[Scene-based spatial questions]
___

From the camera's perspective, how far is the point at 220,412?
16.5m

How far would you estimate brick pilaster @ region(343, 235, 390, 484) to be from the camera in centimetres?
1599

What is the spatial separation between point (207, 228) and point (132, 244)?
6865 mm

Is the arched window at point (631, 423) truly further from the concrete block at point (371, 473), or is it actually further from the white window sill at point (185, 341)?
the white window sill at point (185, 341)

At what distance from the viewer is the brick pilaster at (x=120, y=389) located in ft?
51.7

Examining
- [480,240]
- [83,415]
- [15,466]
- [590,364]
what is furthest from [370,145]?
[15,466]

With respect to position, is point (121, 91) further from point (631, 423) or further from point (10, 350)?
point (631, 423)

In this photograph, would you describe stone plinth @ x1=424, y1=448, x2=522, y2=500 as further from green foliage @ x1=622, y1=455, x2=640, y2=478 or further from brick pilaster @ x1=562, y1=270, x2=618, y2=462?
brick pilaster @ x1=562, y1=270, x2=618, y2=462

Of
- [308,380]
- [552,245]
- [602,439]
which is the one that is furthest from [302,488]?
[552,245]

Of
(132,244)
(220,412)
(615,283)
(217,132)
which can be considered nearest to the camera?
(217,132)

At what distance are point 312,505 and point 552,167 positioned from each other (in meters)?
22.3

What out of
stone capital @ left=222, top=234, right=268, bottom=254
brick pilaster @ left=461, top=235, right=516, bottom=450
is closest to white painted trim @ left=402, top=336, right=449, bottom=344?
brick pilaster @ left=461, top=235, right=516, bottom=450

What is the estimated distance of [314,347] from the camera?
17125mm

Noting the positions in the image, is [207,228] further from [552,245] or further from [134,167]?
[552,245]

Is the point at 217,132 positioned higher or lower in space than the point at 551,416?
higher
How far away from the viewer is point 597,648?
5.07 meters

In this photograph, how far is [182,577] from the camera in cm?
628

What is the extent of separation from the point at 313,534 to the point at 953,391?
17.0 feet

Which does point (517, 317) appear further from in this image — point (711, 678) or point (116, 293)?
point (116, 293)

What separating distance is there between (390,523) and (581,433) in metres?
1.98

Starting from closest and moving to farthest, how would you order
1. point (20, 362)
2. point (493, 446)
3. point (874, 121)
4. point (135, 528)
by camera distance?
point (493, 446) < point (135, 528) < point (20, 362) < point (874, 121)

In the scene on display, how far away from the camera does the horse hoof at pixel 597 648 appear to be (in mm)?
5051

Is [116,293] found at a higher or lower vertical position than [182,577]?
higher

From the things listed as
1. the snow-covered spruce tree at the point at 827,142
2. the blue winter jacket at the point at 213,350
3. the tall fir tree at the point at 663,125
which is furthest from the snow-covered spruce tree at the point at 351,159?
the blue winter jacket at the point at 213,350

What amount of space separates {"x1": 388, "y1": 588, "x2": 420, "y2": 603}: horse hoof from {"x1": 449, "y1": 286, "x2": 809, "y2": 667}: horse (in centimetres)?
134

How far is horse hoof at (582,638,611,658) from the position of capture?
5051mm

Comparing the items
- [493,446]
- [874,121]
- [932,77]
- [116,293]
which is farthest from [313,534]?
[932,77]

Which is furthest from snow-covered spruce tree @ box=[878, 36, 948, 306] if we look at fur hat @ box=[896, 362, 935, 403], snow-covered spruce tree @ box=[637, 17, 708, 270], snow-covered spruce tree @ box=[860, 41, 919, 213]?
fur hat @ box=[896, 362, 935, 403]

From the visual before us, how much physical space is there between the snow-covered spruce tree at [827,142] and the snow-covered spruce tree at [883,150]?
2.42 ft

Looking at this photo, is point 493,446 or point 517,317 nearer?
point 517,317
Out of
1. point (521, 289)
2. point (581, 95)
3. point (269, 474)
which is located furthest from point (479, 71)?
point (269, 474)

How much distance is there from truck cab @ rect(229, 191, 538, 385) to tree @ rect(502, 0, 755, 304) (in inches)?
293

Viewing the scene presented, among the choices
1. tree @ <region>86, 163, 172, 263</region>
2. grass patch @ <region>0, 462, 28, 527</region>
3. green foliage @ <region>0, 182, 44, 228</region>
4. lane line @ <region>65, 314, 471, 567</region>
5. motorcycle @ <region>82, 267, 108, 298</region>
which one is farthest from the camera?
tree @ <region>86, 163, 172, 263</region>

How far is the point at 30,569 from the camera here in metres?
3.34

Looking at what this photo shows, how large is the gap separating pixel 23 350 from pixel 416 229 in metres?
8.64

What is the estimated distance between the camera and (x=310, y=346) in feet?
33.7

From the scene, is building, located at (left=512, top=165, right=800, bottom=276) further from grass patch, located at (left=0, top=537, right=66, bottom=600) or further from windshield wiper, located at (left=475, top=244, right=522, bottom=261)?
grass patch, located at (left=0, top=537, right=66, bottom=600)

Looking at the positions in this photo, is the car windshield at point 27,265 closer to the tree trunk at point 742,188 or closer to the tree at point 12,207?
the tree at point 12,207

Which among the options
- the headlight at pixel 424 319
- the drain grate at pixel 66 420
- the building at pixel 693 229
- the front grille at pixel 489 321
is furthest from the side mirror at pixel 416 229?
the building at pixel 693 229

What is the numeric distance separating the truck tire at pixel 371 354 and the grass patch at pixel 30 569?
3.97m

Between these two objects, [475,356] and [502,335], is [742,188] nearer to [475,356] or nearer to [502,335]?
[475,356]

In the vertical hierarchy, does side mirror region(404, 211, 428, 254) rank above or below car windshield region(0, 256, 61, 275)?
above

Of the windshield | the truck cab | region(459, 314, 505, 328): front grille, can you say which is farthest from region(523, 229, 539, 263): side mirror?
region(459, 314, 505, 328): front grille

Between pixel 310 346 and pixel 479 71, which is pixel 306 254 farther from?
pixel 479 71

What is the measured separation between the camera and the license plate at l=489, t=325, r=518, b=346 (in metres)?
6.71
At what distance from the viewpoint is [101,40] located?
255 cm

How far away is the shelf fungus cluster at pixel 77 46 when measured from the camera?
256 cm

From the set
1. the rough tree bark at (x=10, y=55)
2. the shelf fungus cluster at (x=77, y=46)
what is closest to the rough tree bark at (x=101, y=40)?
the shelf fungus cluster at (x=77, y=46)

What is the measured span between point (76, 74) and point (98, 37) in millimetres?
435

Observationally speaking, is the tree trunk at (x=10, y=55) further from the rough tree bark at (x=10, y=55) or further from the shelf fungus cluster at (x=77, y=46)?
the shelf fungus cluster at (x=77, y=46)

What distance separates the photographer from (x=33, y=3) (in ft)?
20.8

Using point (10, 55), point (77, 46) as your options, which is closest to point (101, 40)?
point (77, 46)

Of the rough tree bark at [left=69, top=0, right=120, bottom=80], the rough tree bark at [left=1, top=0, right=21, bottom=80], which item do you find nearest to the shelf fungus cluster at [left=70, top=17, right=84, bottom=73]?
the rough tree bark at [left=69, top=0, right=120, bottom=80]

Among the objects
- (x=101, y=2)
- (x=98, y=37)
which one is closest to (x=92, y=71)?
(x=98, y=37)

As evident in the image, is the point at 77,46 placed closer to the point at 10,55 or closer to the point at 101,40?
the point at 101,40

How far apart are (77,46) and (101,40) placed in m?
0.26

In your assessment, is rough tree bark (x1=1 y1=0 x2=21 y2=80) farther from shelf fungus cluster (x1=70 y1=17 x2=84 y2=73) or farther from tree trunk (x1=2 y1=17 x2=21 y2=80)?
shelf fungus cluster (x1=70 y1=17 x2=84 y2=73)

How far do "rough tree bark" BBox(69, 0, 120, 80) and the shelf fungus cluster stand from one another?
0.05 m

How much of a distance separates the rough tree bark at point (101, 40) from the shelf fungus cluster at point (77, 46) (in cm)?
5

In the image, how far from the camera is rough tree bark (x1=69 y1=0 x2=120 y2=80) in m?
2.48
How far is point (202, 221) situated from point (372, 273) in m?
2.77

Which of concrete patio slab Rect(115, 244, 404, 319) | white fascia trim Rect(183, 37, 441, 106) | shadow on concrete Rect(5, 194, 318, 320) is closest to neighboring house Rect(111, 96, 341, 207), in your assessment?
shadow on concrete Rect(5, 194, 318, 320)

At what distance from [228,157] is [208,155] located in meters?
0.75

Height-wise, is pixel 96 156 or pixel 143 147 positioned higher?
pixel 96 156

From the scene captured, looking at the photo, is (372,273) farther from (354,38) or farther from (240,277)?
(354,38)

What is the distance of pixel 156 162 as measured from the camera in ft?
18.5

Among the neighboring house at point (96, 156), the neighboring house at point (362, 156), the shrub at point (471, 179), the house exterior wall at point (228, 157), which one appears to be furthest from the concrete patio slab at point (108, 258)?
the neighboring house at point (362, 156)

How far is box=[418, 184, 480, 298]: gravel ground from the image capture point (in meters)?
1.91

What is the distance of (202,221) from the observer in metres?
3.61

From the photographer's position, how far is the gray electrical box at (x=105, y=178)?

___

[Work to do]
Reproduce the records above exactly, starting with the line that contains "At what distance from [228,157]" and ending with the last line.

[Solution below]
At what distance from [228,157] is [208,155] located in meters?
0.75

Height-wise, is pixel 96 156 or pixel 143 147 positioned higher?
pixel 96 156

From the scene captured, looking at the photo, is (372,273) farther from (354,38) or farther from (240,277)?
(354,38)

What is the distance of pixel 156 162 as measured from the camera in ft?
18.5

Among the neighboring house at point (96, 156), the neighboring house at point (362, 156), the shrub at point (471, 179), the house exterior wall at point (228, 157), which one appears to be furthest from the concrete patio slab at point (108, 258)?
the neighboring house at point (362, 156)

How far is box=[418, 184, 480, 298]: gravel ground from the image capture point (in meters)?
1.91

What is the distance of (202,221) from the observer in metres?
3.61

From the photographer's position, how far is the gray electrical box at (x=105, y=178)?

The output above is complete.